1.1 Our contributions
We identify a broad class of proximity queries that combine text and annotation. Despite its simplicity, our framework is surprisingly general and useful for a number of text mining applications. We describe a system we are building around Lucene [2] and UIMA (http://www.alphaworks.ibm.com/tech/uima) that enables efficient annotation indexing and search. We intend to make the system publicly available. We identify two key technical problems that must be solved: learning proximity scoring functions and workload-adaptive index optimization.
Scoring functions are fairly standardized in traditional IR but largely secret in Web search. Early XML query semantics were set- and path-oriented; later, scoring schemes were adopted from IR and Pagerank [13,5,30,16,14,1], but these are not yet grounded in evaluation as extensive as standard IR. Therefore, we must learn good proximity scoring functions automatically before we can consider index and query optimization.
We design a simple and efficient learning algorithm to fit a proximity-based scoring function to logs of queries and known answers. When it is plugged into the query processor, we get high accuracy: recall at rank 300 increases from 0.8 (standard IR) to 0.9 and typically, a correct answer token appears at rank 2-4. Surprisingly, we find the best-fit scoring function to be non-monotonic wrt to the distance between selectors and candidate tokens.
Large and deep type hierarchies are essential to support open-domain search. Consequently, the index space required for the type annotations becomes very large compared to the standard inverted index, which can be compressed significantly [31]. We devise new algorithms that exploit the skew in the distribution of answer types (atypes) in query logs (i.e., historical workload statistics) and cut down the additional index storage requirement by 85-90%, while sacrificing query processing speed by a modest factor between 1 and 3. Our indexes occupy about the same total space as the corpus in gzipped form and an optimized IR index.
We present large-scale experiments with two 5 GB corpora having a million documents each, some 400 million distinct token positions, an atype hierarchy with 80,000 types (18,000 non-leaf types), and several hundred real-life queries from the TREC (http://trec.nist.gov/data/qa.html) competition. We use TREC data mainly because of the "truthed" collection of questions and answers, but our conclusions appear general. We present data on both the quality of answers and the performance of our system.
1.2 Related work
IR engines can support basic proximity clauses with user-supplied windows. The popular IR package Lucene [2] provides basic fielded search with typically a limited number of fields, and does not natively support proximity clauses across fields. INDRI [25] has a rich and powerful query language that can support hard proximity clauses across tagged fields, but a hard proximity window must be specified by the user; also, we do not know of any workload-sensitive index optimization in INDRI.

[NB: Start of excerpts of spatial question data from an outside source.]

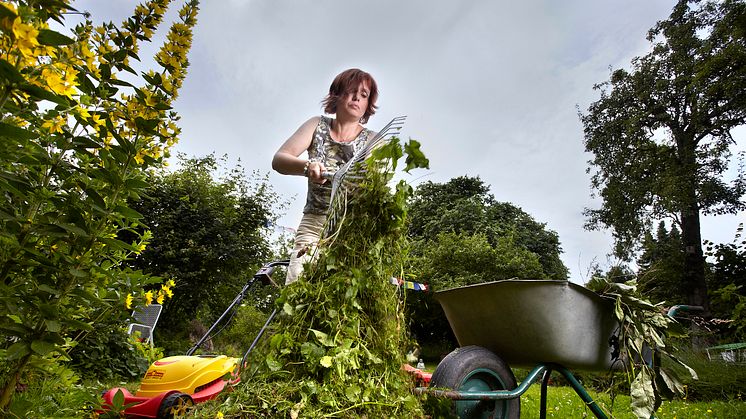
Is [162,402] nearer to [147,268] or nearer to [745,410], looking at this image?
[745,410]

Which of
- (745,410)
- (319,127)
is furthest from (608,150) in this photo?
(319,127)

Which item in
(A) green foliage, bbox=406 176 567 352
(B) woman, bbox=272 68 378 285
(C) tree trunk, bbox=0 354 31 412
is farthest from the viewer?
(A) green foliage, bbox=406 176 567 352

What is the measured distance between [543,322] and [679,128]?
15.0 metres

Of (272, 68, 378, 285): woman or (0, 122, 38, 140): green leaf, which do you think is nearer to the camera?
(0, 122, 38, 140): green leaf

The Bindings Engine [4] (BE) is a critical breakthrough toward semantic pattern searches, and is specifically optimized for text, but it depends strongly on immediate juxtaposition of ground constants with patterns to instantiate, as in "cruel ProperNoun said" or "cities such as NounPhraseList". BE is reported as using a handful of types (parts of speech and named entities like person, place, time) which still leads to an index 10 times larger than an IR index. However, thanks to the more restricted query class, BE uses more sequential disk access than our system.
The database and XML communities are steadily adding IR support [20]. COMPASS [14] and XXL [30] are notable systems integrating text and structure search, but to our knowledge do not learn textual proximity. COMPASS supports "concept" searches of the form "concept=value" where the concept may have soft aliases, but not "concept near value" in our sense.
Index space is a significant concern in adding IR support to XML systems. Florescu et al. [12] survey work in the database and XML communities and propose a text extension to XML-QL that allow element-level word matches. They report an index that is 12 times larger than the uncompressed XML source, and do not consider proximity-based scoring.
In principle, we can turn our corpus into a giant XML graph with one token per node and try to apply activation-based query systems such as ObjectRank [3], XRank [16] or TeXQuery [1]. However, given an average English token is 4-5 bytes, and compresses down to 0.5-1 byte in the IR index, even a 32-bit ID per such node would be prohibitive. Another problem is that (as we shall see) good scoring functions in the linear token space do not necessarily decay monotonically with distance.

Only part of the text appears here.